← Back to context

Comment by botw44

8 hours ago

The whole thesis falls apart though. You can't be on your way to "power over everything" and get distilled into free Chinese models within months. Pick one.

The bottleneck is compute and data, not the model. That's why they could only gate it for a bit. The ITAR thing proves it: no nationality controls in place, so the only option was killing the whole thing. Not exactly what an all-powerful gatekeeper does.

> The whole thesis falls apart though. You can't be on your way to "power over everything" and get distilled into free Chinese models within months. Pick one.

But is that last part actually true though? Sure, there might be 600B+ models available for download and local inference if you have the hardware, but does the users who use Anthropic switch over to those even if they're available even as hosted models? Seems like some do, most don't, Anthropic and Claude remains very popular among the people who use LLMs, there is no denying that.
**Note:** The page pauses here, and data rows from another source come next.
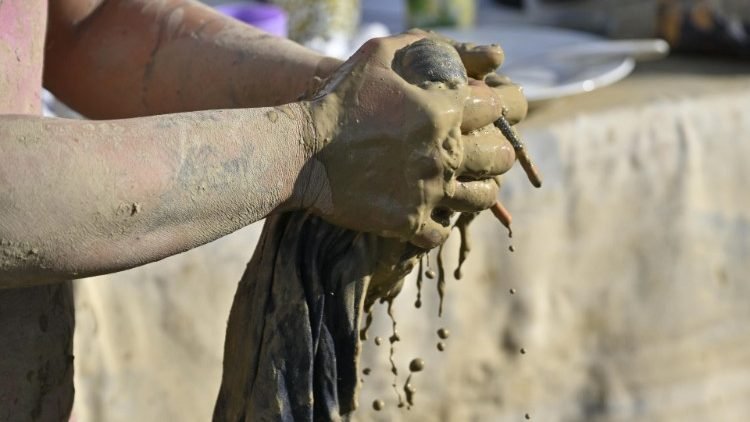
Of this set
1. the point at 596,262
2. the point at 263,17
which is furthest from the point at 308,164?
the point at 596,262

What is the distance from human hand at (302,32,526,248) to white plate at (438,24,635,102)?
0.81 meters

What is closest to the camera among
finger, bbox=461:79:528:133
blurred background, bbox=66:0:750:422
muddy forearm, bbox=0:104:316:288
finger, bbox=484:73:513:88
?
muddy forearm, bbox=0:104:316:288

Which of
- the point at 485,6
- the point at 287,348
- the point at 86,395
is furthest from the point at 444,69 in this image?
the point at 485,6

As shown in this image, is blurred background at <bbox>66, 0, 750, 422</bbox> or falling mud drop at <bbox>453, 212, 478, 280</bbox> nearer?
falling mud drop at <bbox>453, 212, 478, 280</bbox>

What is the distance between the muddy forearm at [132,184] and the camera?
0.57 metres

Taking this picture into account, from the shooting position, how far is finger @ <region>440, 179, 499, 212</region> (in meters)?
0.71

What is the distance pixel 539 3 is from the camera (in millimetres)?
2064

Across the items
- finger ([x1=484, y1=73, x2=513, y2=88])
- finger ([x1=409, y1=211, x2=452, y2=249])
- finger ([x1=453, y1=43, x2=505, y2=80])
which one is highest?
finger ([x1=453, y1=43, x2=505, y2=80])

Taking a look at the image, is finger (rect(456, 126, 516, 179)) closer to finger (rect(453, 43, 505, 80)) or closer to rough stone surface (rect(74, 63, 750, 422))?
finger (rect(453, 43, 505, 80))

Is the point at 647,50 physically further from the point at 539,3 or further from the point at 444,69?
the point at 444,69

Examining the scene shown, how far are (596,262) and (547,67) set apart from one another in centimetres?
34

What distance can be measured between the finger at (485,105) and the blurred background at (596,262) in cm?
65

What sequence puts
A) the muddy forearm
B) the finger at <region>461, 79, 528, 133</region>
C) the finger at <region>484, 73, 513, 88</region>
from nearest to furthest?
the muddy forearm, the finger at <region>461, 79, 528, 133</region>, the finger at <region>484, 73, 513, 88</region>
  • > does the users who use Anthropic switch over to those even if they're available even as hosted models?

    I'm currently spending $200 for Claude. That's around my maximum that I can afford. I could stretch that to $500 I guess. But I saw reports of people spending tens of thousands of dollars with Claude API. That's certainly outside of my budget.

    So if/when Anthropic decides to stop subsidizing subscription (if they ever do that thing, I still not sure about that), I'll certainly look at the other options. And available "open weights" LLMs hosted by someone will be my first pick. Right now Claude 4.8 feels very advanced, but things move very fast...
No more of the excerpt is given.